**Written request:**
Print the text of the material below word for word, with nothing omitted or altered, but leave the pictures out.

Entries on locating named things
/---

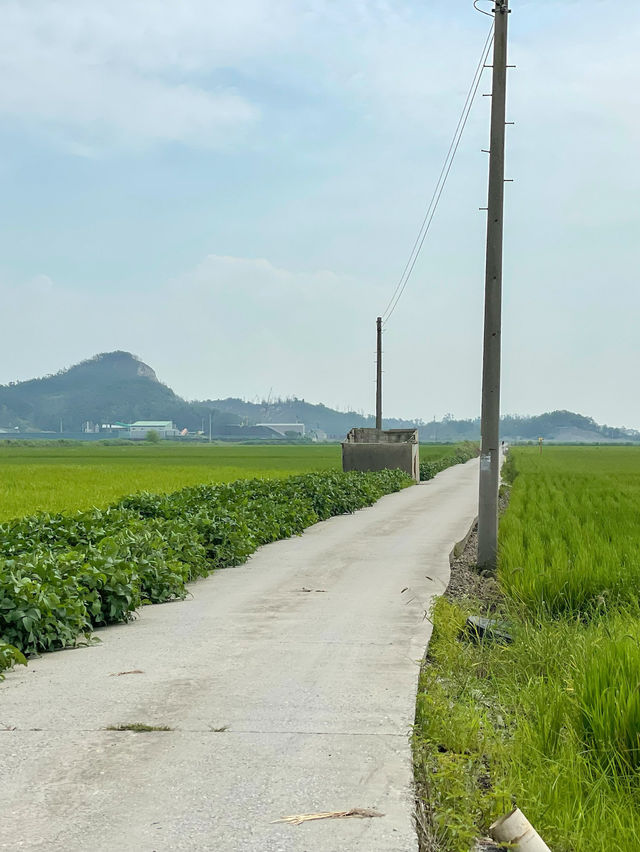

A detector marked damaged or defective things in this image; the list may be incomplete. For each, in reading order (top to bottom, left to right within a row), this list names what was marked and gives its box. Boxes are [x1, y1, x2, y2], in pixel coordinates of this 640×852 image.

cracked concrete path [1, 460, 480, 852]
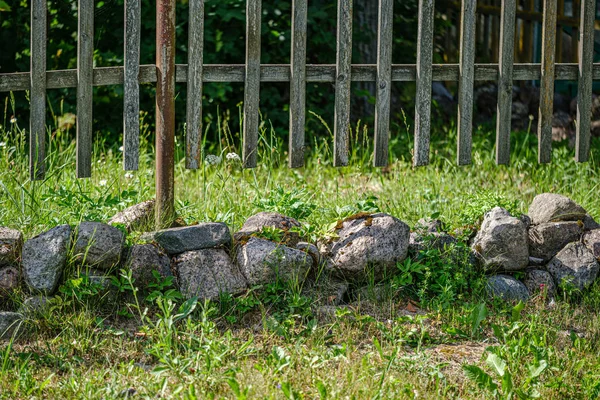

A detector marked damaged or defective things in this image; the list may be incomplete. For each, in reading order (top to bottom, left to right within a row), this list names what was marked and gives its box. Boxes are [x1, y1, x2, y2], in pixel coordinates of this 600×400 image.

rusty metal pole [155, 0, 176, 228]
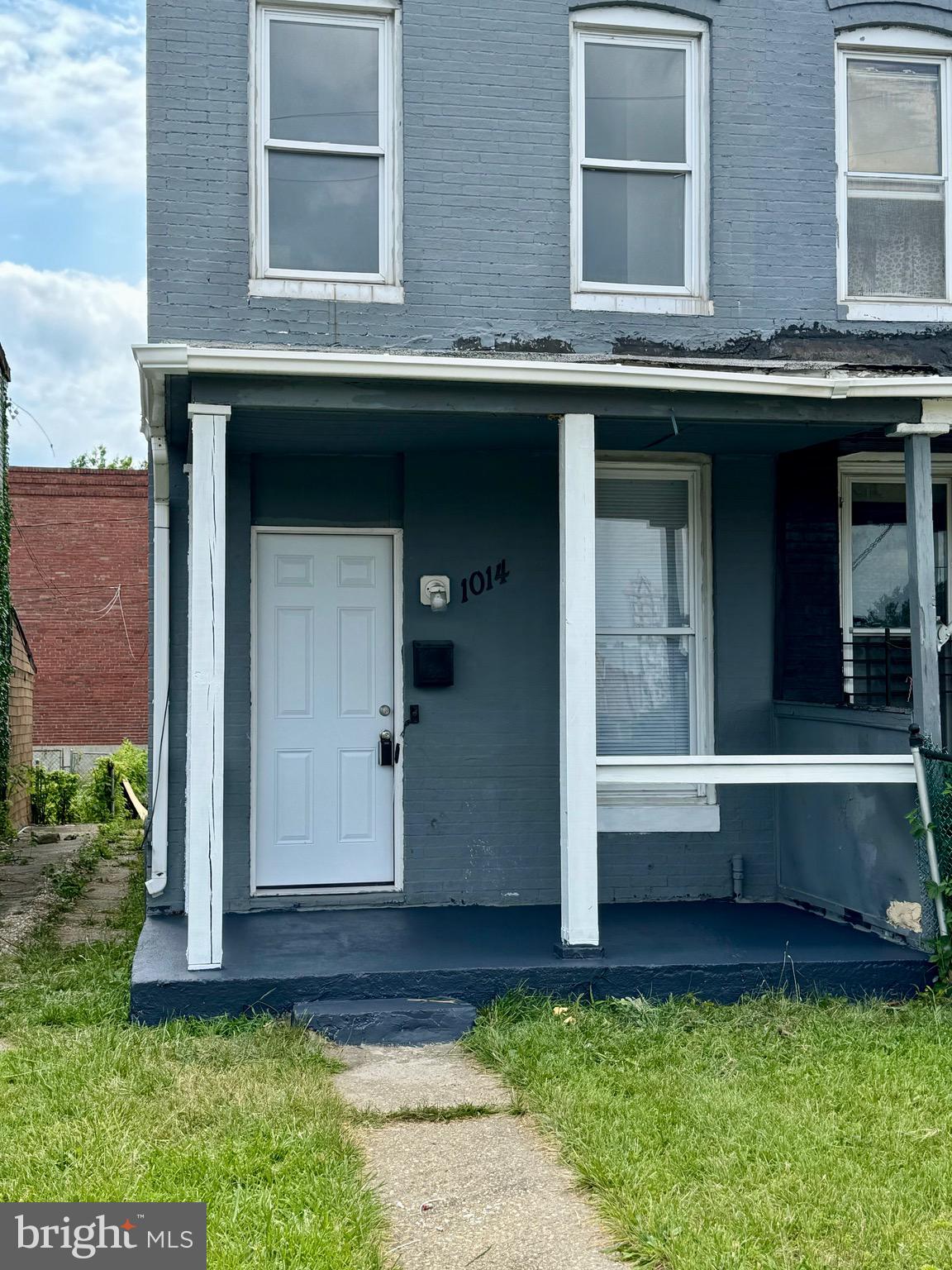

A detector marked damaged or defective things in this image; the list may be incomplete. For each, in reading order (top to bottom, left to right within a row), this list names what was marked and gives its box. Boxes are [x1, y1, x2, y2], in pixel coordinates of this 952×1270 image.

\---

**Written response:**
A detector marked damaged or defective things in this image; the list may be incomplete. For each, in reading order (top to bottom, left to right within a row), this list names what was marked and gives its box. Boxes are [x1, y1, x2, y2], in pixel coordinates of this 640×852 image.

cracked concrete path [1, 460, 480, 852]

A detector marked damaged or defective things in this image; the list may be incomplete. For each, in reading order (top to bottom, left to right within a row), this list names what was marked and gives its box. Boxes are [x1, y1, x2, y2], in pixel coordinates of this 600×400 image.

rusty metal pole [155, 0, 176, 228]

A detector marked damaged or defective things in this image; the list may be incomplete. For each, in reading order (top to bottom, left to right within a row), this list names what was marked and gives its box. Boxes are [x1, y1, x2, y2], in pixel coordinates of this 952×1270 image.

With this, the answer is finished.